A few drawbacks that pop to mind:

  1. JSF is a component-based framework. This has inherent restrictions that have to do with obeying the component-model.
  2. AFAIK JSF supports only POST, so if you want a GET somewhere you have to do a plain servlet/JSP.
  3. Most components try to provide abstractions over domains like relational databases and front-end JavaScript, and many time these abstractions are "leaky" and very hard to debug.
  4. These abstractions might be a good starting point for a junior developer or someone not comfortable with a particular domain (e.g. front-end JavaScript), but are very hard to optimise for performance, since there are several layers involved, and most people that use them have little understanding of what is going on under the hood.
  5. The templating mechanisms that are usually used with JSF have nothing to do with how web desigers work. The WYSIWYG editors for JSF are primitive and in any case, your designer will give you HTML/CSS that you'll have to spend ages converting.

→ DATA TO EXAMINE:

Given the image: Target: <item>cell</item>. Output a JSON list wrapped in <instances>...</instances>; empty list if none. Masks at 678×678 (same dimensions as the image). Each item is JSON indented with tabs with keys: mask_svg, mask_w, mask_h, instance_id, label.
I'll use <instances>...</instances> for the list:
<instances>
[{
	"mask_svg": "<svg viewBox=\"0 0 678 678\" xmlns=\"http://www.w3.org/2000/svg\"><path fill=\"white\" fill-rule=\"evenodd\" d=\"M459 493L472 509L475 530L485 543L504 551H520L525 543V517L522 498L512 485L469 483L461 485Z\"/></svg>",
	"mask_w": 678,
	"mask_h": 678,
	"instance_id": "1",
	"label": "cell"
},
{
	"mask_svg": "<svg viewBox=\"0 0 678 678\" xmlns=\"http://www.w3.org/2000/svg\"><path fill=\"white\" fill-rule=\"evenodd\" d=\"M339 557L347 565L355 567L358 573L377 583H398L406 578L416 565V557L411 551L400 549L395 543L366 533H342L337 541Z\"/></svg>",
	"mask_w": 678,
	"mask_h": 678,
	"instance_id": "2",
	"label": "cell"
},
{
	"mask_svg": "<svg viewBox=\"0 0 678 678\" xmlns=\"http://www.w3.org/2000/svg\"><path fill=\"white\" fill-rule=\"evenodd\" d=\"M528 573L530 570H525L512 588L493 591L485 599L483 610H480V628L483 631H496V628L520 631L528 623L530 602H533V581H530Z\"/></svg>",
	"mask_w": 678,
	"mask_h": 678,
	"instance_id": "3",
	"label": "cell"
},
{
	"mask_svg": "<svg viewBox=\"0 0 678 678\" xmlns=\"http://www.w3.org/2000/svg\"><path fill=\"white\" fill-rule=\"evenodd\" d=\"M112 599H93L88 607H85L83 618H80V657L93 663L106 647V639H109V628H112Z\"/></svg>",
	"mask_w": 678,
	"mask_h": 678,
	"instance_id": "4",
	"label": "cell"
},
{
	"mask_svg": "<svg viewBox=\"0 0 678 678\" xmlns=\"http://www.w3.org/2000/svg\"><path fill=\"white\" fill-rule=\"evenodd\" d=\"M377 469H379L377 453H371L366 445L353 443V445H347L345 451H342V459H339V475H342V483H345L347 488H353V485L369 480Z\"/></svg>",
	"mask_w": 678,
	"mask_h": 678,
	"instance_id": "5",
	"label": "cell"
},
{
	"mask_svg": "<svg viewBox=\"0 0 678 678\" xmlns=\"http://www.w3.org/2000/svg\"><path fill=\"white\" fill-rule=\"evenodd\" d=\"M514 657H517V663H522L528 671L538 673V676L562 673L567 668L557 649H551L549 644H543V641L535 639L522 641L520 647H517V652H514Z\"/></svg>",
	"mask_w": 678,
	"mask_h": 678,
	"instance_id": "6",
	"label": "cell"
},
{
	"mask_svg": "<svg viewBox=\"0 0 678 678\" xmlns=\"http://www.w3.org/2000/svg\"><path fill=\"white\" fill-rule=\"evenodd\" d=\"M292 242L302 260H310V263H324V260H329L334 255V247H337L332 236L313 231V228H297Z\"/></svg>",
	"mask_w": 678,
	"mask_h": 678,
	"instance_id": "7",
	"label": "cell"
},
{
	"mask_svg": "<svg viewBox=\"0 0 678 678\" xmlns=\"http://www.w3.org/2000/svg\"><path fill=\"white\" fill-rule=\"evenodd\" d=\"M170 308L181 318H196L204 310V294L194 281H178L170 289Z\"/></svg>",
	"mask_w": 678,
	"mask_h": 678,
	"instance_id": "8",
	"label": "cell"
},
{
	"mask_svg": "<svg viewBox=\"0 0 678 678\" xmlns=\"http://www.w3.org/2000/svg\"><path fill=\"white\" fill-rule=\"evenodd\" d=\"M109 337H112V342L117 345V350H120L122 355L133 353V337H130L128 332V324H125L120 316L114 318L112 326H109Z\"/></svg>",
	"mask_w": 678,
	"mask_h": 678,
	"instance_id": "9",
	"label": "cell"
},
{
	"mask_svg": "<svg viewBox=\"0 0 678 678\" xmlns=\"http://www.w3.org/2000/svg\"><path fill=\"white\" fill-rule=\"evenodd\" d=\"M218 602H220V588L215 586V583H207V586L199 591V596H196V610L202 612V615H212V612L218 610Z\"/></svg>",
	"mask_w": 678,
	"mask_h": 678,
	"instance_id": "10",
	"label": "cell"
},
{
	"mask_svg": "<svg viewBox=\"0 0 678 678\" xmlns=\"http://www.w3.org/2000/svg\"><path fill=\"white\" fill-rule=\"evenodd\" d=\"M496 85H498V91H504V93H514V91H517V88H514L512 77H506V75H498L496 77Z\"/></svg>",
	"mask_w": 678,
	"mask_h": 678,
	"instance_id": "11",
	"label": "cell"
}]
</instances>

→ EXERCISE 1: According to the list of JSF drawbacks, what do you have to use if you want a GET somewhere?
→ EXERCISE 2: Continue the list of JSF drawbacks after its final sentence.

→ WRITTEN RESPONSE 1: A plain servlet/JSP.

→ WRITTEN RESPONSE 2:
  6. Things like EL expressions are not statically checked and both the compiler and IDEs are not doing a good job at finding errors, so you'll end up with errors that you'll have to catch at run-time. This might be fine for dynamically typed language like Ruby or PHP, but if I have to withstand the sheer bloat of the Java ecosystem, I demand typing for my templates.

To sum up: The time you will save with JSF, from avoiding to write the JSP/servlet/bean boilerplate code, you'll spent it x10 to make it scale and do exactly what you want it to do.